#### [PAGE EXCERPT]
## Begin

It's not just an issue of "the buck stops here."

It's when an interviewer asks him point blank about his coaching style, he starts in with the "we" crap. If you don't want to answer the question, just don't answer it. But don't bring anybody else into it when the question was specifically about you.

If you think I'm parsing words and Marvin was not carefully choosing his, just look at the Willie Anderson response and follow up question.

traderumor
12-31-2007, 02:36 PM
I disagree. The vast majority of our most talented players (Chad, T.J., Willie, Levi and Rudi) were in place when Lewis took over. You can give him credit for drafting Palmer, but that was a no-brainer to most. I'm not ready to run him out of town yet, but I'm unwilling to credit him for acquiring talent that was already there.But those most talented players came off a 2-14 season and were a laughingstock when Marvin got here. Those most talented players did not amount to squat as a team. Rudi was a backup running back when Marvin arrived, Dillon had a year much like Rudi's current year his first and last year under Marvin. That was a decision he made, and it was a win/win for Rudi and Corey. All of a sudden, Rudi goes from an exhibition season all-star to the Pro Bowl. So, while those were holdovers, they were not enjoying the success that they have since Marvin's arrival.

And then, to minimize the pick (and pre-draft signing) and first year sitting as a "no-brainer" makes me look no further than KiJana Carter, Akili Smith and Dan Wilkinson. Perhaps it was a no-brainer because Marvin was at the helm, but then you seem reluctant to give any credit, even when its due, and that's really not being a fair evaluator.

In comparison, how about that graphic for the Dolphins yesterday. Six years of draft picks in prior years, one still on a team that won one game. I think you could pull names out of a hat and do better. That kind of poor drafting defies all odds. Meanwhile, the Bengals are slowly looking at one of the better up and coming secondaries as Joseph and Hall really seemed to turn the corner the second half of the year. Get them a pass rush and the D could be looking at finally turning the corner.

## End

#### [DIRECTIONS]
• 1. List the players that the Bengals discussion names in parentheses as the team's most talented.
• 2. Please pick up the Bengals discussion after its final sentence and continue it in the same voice.

#### [EXTRACTED MATERIAL]
## Begin

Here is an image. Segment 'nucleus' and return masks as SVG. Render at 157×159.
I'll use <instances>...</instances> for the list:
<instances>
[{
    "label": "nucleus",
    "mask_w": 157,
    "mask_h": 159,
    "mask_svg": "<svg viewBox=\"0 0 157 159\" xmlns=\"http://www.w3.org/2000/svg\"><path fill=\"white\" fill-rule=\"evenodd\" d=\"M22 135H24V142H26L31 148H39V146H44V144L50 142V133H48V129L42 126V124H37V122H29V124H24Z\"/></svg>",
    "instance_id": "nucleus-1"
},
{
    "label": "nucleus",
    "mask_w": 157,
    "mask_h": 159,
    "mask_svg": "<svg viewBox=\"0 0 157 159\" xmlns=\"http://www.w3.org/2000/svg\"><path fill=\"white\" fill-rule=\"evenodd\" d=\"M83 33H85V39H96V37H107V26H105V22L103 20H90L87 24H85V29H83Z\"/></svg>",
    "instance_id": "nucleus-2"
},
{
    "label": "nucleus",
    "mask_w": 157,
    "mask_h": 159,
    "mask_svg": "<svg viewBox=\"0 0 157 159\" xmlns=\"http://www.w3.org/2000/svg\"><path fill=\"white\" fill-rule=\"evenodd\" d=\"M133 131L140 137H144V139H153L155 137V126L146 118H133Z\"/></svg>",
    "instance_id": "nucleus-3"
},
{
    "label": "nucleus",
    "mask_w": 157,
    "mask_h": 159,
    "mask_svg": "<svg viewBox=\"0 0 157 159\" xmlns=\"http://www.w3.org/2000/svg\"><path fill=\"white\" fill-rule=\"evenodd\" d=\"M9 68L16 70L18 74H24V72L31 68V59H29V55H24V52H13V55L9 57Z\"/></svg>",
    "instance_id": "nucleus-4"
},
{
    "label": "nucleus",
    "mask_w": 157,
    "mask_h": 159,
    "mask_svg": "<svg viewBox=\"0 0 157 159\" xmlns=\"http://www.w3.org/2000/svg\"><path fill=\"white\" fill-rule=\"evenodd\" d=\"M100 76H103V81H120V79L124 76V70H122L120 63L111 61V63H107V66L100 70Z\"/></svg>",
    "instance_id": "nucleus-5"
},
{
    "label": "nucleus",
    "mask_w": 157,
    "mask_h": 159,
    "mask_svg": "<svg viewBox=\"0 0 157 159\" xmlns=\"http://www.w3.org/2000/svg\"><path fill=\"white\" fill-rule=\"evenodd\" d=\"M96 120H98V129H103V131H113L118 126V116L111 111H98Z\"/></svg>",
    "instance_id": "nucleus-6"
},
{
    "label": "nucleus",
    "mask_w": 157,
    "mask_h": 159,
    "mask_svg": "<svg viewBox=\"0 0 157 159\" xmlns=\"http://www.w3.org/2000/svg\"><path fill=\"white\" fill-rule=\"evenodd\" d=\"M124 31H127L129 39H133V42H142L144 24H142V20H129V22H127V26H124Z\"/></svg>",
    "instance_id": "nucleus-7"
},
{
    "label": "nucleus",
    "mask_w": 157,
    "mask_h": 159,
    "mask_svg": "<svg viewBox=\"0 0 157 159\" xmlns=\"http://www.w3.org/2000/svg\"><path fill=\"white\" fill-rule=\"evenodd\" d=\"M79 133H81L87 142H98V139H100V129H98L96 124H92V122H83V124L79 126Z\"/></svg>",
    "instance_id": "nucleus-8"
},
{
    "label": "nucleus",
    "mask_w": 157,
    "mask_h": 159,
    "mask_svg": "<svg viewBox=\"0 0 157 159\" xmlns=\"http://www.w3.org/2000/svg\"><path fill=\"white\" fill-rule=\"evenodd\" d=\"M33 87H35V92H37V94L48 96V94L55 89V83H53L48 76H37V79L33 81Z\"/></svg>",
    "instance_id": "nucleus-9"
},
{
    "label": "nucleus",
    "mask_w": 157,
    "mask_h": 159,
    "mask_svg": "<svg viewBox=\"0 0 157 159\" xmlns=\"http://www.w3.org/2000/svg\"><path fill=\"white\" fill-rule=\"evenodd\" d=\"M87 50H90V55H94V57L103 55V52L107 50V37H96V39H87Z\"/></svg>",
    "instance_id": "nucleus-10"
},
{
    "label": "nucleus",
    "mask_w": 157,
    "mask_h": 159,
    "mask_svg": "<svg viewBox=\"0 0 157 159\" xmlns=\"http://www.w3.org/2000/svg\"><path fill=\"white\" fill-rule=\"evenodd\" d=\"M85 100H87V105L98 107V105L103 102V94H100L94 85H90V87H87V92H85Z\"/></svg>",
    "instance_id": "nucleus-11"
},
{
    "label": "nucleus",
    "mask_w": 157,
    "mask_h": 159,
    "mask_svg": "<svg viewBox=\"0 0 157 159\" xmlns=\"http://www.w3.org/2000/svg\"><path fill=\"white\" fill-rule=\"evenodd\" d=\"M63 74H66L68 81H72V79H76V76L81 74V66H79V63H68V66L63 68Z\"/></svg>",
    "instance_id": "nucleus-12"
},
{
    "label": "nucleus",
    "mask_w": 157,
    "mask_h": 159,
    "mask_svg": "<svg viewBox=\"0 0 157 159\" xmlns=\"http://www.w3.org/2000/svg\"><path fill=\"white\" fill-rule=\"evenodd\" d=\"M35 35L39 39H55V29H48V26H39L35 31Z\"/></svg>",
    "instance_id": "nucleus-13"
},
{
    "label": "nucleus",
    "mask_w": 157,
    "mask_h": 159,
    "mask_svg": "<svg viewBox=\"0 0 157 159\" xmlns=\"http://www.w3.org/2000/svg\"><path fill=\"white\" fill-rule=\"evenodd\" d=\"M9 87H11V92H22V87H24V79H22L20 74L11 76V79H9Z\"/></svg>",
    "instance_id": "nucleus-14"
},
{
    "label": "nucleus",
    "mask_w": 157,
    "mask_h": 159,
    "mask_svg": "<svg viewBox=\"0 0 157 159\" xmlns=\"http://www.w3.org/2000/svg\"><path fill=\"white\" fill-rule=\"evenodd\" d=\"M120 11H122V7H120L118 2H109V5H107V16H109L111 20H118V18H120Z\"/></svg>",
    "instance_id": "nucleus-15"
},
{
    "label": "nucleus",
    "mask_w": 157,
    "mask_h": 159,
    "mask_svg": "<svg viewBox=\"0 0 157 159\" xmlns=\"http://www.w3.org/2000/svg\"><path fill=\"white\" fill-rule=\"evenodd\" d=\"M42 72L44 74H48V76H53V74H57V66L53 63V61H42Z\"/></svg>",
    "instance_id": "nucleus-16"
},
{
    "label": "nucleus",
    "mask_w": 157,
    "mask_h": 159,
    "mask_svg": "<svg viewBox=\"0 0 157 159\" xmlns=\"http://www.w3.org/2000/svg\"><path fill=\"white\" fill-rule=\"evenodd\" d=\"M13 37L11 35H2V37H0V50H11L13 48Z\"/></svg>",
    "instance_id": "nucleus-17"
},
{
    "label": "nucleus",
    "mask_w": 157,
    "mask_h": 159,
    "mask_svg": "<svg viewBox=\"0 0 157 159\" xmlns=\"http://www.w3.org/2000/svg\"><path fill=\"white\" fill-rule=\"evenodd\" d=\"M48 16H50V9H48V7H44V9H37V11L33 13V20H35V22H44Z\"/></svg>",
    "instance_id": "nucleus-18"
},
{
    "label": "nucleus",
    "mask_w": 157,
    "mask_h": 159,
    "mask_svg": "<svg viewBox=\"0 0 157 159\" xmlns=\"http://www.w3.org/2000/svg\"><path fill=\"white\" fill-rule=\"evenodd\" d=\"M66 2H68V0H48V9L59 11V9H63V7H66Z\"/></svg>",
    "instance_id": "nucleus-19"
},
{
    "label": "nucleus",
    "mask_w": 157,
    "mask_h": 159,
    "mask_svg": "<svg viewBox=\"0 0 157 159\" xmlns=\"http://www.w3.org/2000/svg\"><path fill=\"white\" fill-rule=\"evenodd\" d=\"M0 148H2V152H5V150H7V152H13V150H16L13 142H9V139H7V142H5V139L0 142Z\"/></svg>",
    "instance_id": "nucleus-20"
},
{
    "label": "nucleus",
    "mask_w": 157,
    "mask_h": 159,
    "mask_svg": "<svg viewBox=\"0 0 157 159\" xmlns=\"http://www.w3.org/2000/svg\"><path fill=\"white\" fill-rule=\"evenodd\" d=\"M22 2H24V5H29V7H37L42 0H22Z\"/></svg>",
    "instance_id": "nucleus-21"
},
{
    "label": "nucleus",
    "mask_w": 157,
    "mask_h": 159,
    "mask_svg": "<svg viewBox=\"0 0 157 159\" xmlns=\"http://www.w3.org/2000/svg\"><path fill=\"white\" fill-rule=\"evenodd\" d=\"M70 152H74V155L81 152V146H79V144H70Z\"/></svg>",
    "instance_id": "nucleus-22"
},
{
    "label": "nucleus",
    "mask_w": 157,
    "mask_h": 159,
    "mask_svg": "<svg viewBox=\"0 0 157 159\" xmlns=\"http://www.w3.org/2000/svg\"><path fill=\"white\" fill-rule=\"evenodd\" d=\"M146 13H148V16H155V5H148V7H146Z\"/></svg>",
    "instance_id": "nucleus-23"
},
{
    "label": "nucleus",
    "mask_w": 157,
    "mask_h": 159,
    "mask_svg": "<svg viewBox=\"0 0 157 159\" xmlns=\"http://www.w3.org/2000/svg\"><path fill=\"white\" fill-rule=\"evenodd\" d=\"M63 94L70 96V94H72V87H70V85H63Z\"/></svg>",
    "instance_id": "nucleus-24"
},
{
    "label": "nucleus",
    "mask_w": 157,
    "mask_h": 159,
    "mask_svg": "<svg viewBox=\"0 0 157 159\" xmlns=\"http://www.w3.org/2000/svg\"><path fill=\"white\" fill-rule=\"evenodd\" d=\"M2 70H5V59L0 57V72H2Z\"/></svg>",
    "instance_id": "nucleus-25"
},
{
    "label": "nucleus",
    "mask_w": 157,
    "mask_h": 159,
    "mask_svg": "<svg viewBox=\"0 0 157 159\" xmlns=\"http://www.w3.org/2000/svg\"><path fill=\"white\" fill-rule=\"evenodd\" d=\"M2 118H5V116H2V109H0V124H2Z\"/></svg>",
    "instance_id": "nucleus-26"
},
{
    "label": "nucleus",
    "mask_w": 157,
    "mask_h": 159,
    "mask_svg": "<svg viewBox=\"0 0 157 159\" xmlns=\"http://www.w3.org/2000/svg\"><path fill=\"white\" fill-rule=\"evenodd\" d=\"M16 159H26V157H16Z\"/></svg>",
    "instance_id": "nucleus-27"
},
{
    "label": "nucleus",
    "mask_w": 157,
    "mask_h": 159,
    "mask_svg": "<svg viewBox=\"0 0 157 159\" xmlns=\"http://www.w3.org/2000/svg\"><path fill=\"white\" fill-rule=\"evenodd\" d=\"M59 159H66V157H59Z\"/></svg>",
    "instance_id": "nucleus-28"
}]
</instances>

## End

#### [EXERCISE RESPONSES]
• 1. Chad, T.J., Willie, Levi, Rudi

• 2.
Hoosier Red
12-31-2007, 03:02 PM
But those most talented players came off a 2-14 season and were a laughingstock when Marvin got here. Those most talented players did not amount to squat as a team. Rudi was a backup running back when Marvin arrived, Dillon had a year much like Rudi's current year his first and last year under Marvin. That was a decision he made, and it was a win/win for Rudi and Corey. All of a sudden, Rudi goes from an exhibition season all-star to the Pro Bowl. So, while those were holdovers, they were not enjoying the success that they have since Marvin's arrival.

And then, to minimize the pick (and pre-draft signing) and first year sitting as a "no-brainer" makes me look no further than KiJana Carter, Akili Smith and Dan Wilkinson. Perhaps it was a no-brainer because Marvin was at the helm, but then you seem reluctant to give any credit, even when its due, and that's really not being a fair evaluator.

In comparison, how about that graphic for the Dolphins yesterday. Six years of draft picks in prior years, one still on a team that won one game. I think you could pull names out of a hat and do better. That kind of poor drafting defies all odds. Meanwhile, the Bengals are slowly looking at one of the better up and coming secondaries as Joseph and Hall really seemed to turn the corner the second half of the year. Get them a pass rush and the D could be looking at finally turning the corner.

I agree that the Defense isn't as far away is it may look.
My concern is that it's so hard to improve when you have 7 spots to improve.
Landon Johnson's going to become a FA, he's pretty good, but he can't be the top LB if we're going to compete. On the other hand if you let him walk that's three(maybe four) LB's you have to replace.
I felt the same way about Justin Smith last year, no where near worth the Franchise tag, except if you let him walk, what is it going to cost to replace him.
As of right now, there are 4 guys in the front 7 I wouldn't mind being in the starting lineup(all other things equal) come next year
Justin Smith, Dometa Peko, Dhani Jones and Landon Johnson.
Three are free agents.
So you try to upgrade but really you're having to replace 6 spots not three.

BUTLER REDSFAN
12-31-2007, 04:44 PM
just heard a replay of the press conference today..sos...Lewis answering nothing..same sneering sound to his voice..why do they even bother

Yachtzee
12-31-2007, 05:45 PM
just heard a replay of the press conference today..sos...Lewis answering nothing..same sneering sound to his voice..why do they even bother

Sounds like Chick Ludwig was probably asking the questions. Lewis and Ludwig have a sort of hate-hate relationship.

Boss-Hog
12-31-2007, 06:16 PM
But those most talented players came off a 2-14 season and were a laughingstock when Marvin got here. Those most talented players did not amount to squat as a team.

Willie was established and Levi was just coming off his rookie year when Lewis arrived, but I agree with you that Rudi, T.J. and Chad all broke out after Marvin arrived (though the latter was starting to in 2002).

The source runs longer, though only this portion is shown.